# No Sexual interest from wife



## Hope4love (Jul 21, 2014)

Anyone have any suggestions on ways I can encourage my wife to be more involved sexually? 
We used to have sex 2-3 days a week. We would spend plenty of time with foreplay (kissing, touching, holding). She was multiple-orgasmic every time we would come together sexually. Over the past few years, she has slowly reduced our regular sexual experiences to an occasional opportunity maybe a couple of times a month. She instead offers "quickies" about once a week. She assures me she really enjoys our times together, quick or extended, but she does not get into it with the quickies, basically it feels like her legs are open but otherwise no one is home. I miss the foreplay and mutual involvement 2-3 times a week. On the occasions she does make time for regular sex, she continues to have multi-orgasmic sex that she assures me is totally satisfying.
I just can't figure this out. Any ideas?


----------



## PBear (Nov 16, 2010)

Has anything else changed over the last few years? Kids? Stress levels for her? How old are you two? How long have you been married? Have you kept up your "sex rank"?

C
_Posted via Mobile Device_


----------



## waylan (Apr 23, 2014)

What has changed? Did you have kids and she is now mostly exhausted from taking care of them. Did you gain a lot of weight and are not attractive to her anymore?

* **DATASET ROWS**:
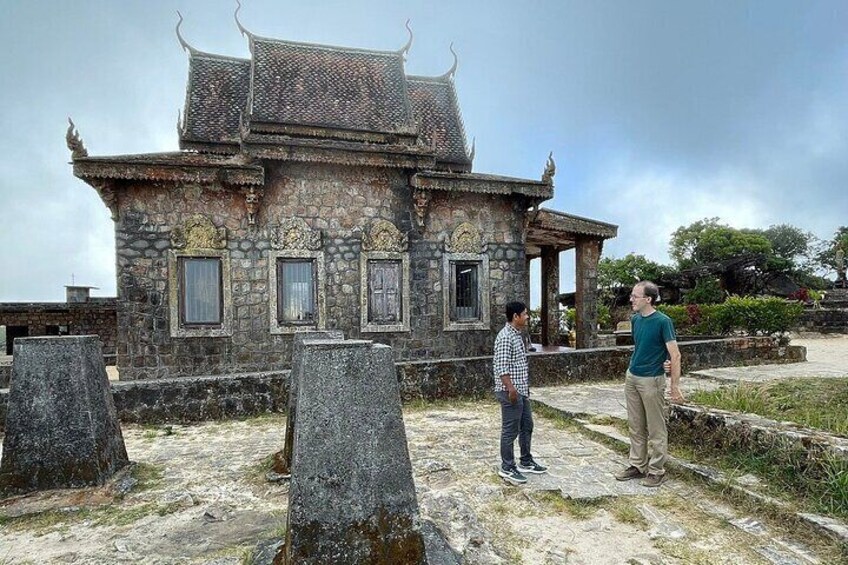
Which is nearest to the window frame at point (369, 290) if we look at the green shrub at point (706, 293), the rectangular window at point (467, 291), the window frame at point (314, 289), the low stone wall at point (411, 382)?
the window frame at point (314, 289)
==
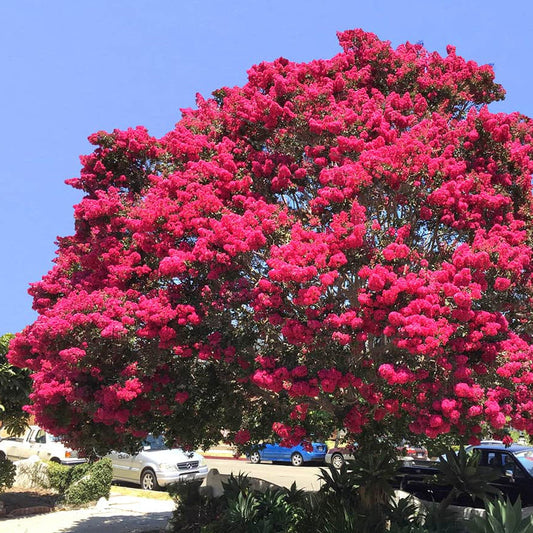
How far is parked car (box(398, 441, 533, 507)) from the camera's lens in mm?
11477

* **EXERCISES TO COMPLETE**:
A. Answer these questions about the thread, one answer per line:
(i) According to the opening post, how many days a week did the couple use to have sex?
(ii) How often does the wife now offer "quickies"?
(iii) Which poster asks how long the couple have been married?
B. Reproduce the part of the thread between "We used to have" and "is totally satisfying.", inclusive.

* **IN RESPONSE**:
A.
(i) 2-3 days a week
(ii) About once a week
(iii) PBear

B.
We used to have sex 2-3 days a week. We would spend plenty of time with foreplay (kissing, touching, holding). She was multiple-orgasmic every time we would come together sexually. Over the past few years, she has slowly reduced our regular sexual experiences to an occasional opportunity maybe a couple of times a month. She instead offers "quickies" about once a week. She assures me she really enjoys our times together, quick or extended, but she does not get into it with the quickies, basically it feels like her legs are open but otherwise no one is home. I miss the foreplay and mutual involvement 2-3 times a week. On the occasions she does make time for regular sex, she continues to have multi-orgasmic sex that she assures me is totally satisfying.